Avoid time-zone abbreviations.

Time-zone abbreviations are inherently ambiguous. Many time zones around the world map to the same abbreviations, by local convention, and there is usually very little information in the abbreviations (most abbreviations derive from phrases such as "Something Standard Time" or "Something Daylight Time," where the Something is the only differentiator). A time of 11:00 CST means something different to a person in New York, New York, U.S.A. (indicating time in Chicago) than someone in Sydney, Australia (indicating time in Darwin). That hour by itself is also ambiguous, since it could be ante meridiem or post meridiem. Use of time-zone names of the form GMT+hhmm and GMT-hhmm (as in GMT+0100) can also be problematic, since the user cannot know which convention (simple offset, or the POSIX minutes-west) is being used. Thus, GMT+0200 can indicate either Helsinki or the mid-Atlantic. See the next section, "Foundation's Time Zone Data," for more information about time-zone representation.

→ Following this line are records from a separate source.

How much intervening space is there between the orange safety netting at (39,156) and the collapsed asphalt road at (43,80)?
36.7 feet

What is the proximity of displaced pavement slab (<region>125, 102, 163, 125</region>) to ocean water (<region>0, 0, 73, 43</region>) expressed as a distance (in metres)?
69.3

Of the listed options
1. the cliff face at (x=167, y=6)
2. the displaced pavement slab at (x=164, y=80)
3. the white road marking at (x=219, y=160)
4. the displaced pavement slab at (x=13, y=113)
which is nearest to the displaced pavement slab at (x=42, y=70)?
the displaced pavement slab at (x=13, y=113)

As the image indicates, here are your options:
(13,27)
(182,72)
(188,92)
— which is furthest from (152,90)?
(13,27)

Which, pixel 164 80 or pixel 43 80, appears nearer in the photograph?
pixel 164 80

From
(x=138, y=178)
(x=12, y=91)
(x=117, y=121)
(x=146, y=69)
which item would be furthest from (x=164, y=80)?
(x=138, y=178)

The Yellow Box on Other Operating Systems

The same core Yellow Box frameworks that are part of Mac OS X Server are available on other platforms, including platforms that support WebObjects. Application developers writing Yellow Box code as prescribed above therefore need not worry about year 2000 issues in the Yellow Box world. It is up to operating system vendors to manage year 2000 implications in their low-level operating system. To obtain details about how specific operating systems do this, contact the vendors. The current list of other supported environments for WebObjects and Yellow Box are Microsoft Windows NT, Microsoft Windows 95, Hewlett-Packard HP-UX, and Sun Microsystems Solaris 2.x.